The process of visualizing potential moves done by you and your opponent to learn the result of different moves is called "reading".

Reading Basics

In GNU Go, this is done by the functions in `engine/reading.c'. Each of these functions has a separate goal to fill, and they call each other recursively to carry out the reading process.

The reading code makes use of a stack onto which board positions can be pushed. The parameter stackp is zero if GNU Go is examining the true board position; if it is higher than zero, then GNU Go is examining a hypothetical position obtained by playing several moves.

Many of the reading functions make use of null pointers. For example, a call to attack(i, j, &ai, &aj) will return 1 if the string at (i, j) can be captured, 2 or 3 if it can be attacked with ko, and 0 if it is safe. The point of attack (in case it is vulnerable) is returned in (ai, aj). However many times we do not care about the point of attack. In this case, we can substitute a null pointer: attack(i, j, NULL, NULL).

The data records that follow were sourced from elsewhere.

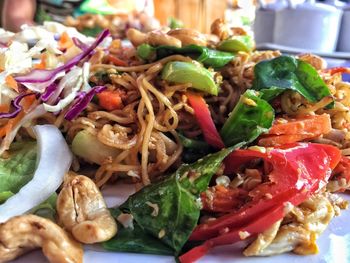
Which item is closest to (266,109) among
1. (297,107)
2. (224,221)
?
(297,107)

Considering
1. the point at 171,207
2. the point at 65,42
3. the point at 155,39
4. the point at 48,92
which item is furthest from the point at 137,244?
the point at 65,42

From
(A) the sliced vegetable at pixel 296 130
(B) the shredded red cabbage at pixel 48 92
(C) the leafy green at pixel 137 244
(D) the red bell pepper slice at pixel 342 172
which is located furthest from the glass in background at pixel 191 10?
(C) the leafy green at pixel 137 244

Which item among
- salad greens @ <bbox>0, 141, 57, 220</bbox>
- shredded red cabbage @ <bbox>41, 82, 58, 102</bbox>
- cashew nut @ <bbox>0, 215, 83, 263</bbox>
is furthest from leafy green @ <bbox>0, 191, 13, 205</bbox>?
shredded red cabbage @ <bbox>41, 82, 58, 102</bbox>

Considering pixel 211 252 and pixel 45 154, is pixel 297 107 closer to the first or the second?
pixel 211 252

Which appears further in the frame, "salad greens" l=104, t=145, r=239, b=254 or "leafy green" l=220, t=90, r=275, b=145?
"leafy green" l=220, t=90, r=275, b=145

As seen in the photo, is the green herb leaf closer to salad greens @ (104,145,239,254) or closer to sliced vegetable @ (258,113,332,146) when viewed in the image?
salad greens @ (104,145,239,254)

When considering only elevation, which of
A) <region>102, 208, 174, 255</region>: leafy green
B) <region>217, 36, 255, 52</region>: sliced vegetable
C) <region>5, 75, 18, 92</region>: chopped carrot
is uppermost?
<region>217, 36, 255, 52</region>: sliced vegetable

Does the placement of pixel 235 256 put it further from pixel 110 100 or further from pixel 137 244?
pixel 110 100

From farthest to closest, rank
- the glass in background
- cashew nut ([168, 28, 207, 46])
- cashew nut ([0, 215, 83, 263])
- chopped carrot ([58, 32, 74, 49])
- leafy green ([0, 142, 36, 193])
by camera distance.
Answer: the glass in background → chopped carrot ([58, 32, 74, 49]) → cashew nut ([168, 28, 207, 46]) → leafy green ([0, 142, 36, 193]) → cashew nut ([0, 215, 83, 263])
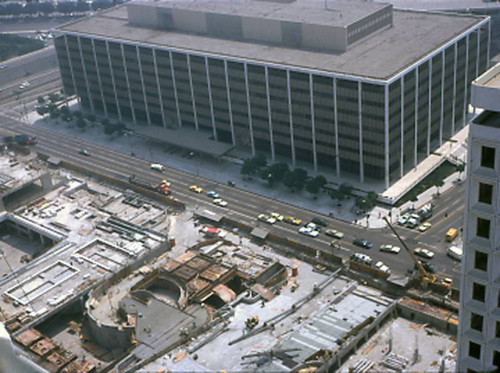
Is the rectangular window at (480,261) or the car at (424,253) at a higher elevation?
the rectangular window at (480,261)

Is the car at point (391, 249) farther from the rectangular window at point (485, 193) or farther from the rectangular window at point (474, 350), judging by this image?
the rectangular window at point (485, 193)

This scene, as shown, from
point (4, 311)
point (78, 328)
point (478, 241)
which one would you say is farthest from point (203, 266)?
point (478, 241)

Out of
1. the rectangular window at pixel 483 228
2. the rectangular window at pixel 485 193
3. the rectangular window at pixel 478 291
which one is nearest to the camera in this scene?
the rectangular window at pixel 485 193

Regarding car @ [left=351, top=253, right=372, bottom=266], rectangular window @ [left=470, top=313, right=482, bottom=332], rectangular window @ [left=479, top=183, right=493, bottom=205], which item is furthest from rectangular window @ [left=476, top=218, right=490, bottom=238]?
car @ [left=351, top=253, right=372, bottom=266]

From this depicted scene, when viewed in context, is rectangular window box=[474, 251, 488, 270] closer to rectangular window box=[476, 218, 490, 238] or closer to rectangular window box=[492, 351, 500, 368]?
rectangular window box=[476, 218, 490, 238]

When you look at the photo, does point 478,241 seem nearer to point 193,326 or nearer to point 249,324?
point 249,324

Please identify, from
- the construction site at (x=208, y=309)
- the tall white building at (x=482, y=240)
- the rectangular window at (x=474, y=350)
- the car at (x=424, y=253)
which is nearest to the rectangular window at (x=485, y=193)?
the tall white building at (x=482, y=240)

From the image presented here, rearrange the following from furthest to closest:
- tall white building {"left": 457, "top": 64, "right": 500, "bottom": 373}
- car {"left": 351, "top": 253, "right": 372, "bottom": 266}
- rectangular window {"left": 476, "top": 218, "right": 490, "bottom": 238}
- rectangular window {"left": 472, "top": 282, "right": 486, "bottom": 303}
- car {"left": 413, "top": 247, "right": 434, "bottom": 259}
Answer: car {"left": 413, "top": 247, "right": 434, "bottom": 259}, car {"left": 351, "top": 253, "right": 372, "bottom": 266}, rectangular window {"left": 472, "top": 282, "right": 486, "bottom": 303}, rectangular window {"left": 476, "top": 218, "right": 490, "bottom": 238}, tall white building {"left": 457, "top": 64, "right": 500, "bottom": 373}

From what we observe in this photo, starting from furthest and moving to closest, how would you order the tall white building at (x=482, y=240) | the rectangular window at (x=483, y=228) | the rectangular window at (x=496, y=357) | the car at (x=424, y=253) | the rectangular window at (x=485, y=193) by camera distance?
the car at (x=424, y=253), the rectangular window at (x=496, y=357), the rectangular window at (x=483, y=228), the rectangular window at (x=485, y=193), the tall white building at (x=482, y=240)
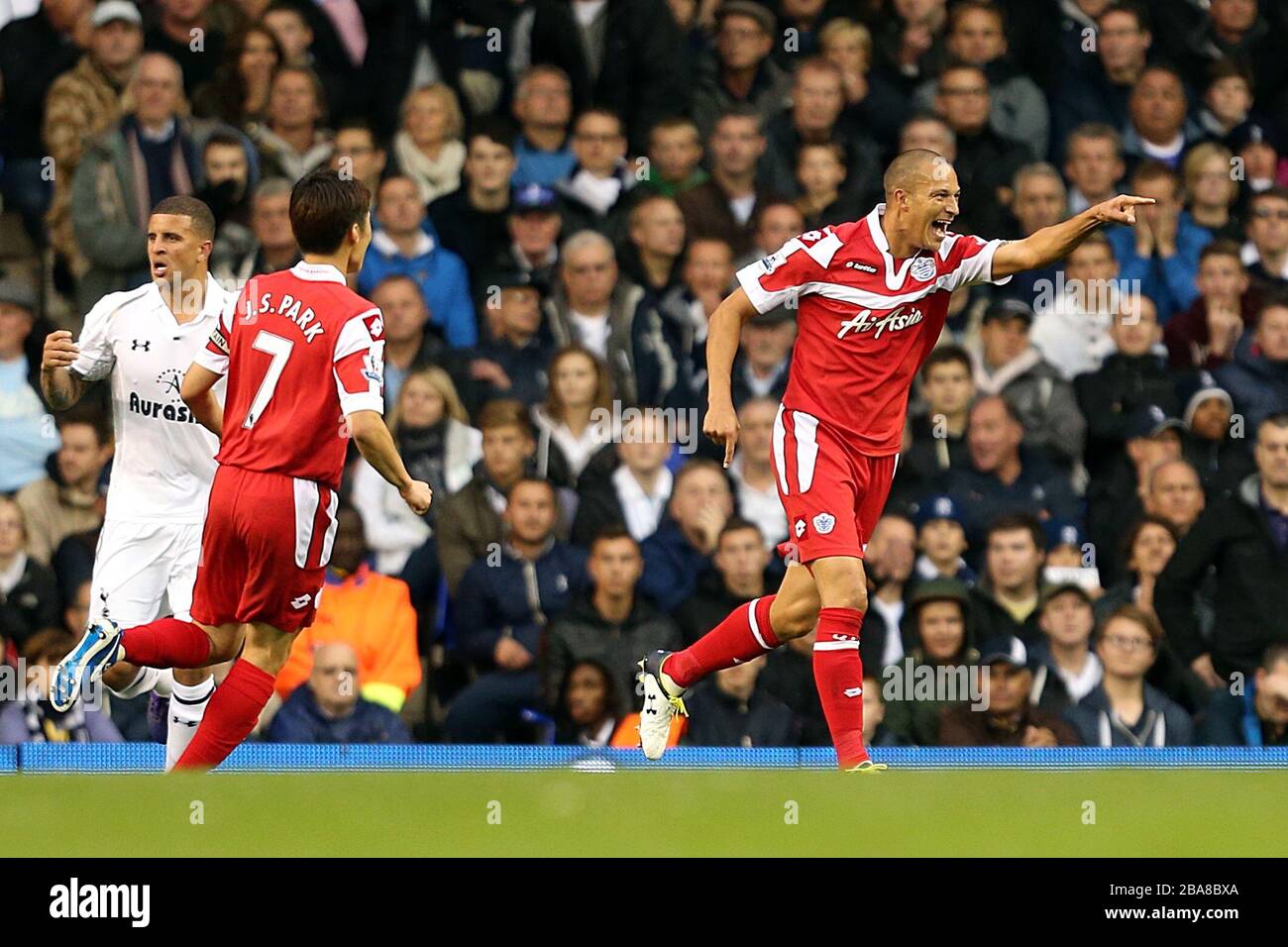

Depth of reading is controlled by a parameter depth. This has a default value DEPTH (in `liberty.h'), which is set to 14 in the distribution, but it may also be set at the command line using the -D option. If depth is increased, GNU Go will be stronger and slower. GNU Go will read moves past depth, but in doing so it makes simplifying assumptions that can cause it to miss moves.

Specifically, when stackp > depth, GNU Go assumes that as soon as the string can get 3 liberties it is alive. This assumption is sufficient for reading ladders.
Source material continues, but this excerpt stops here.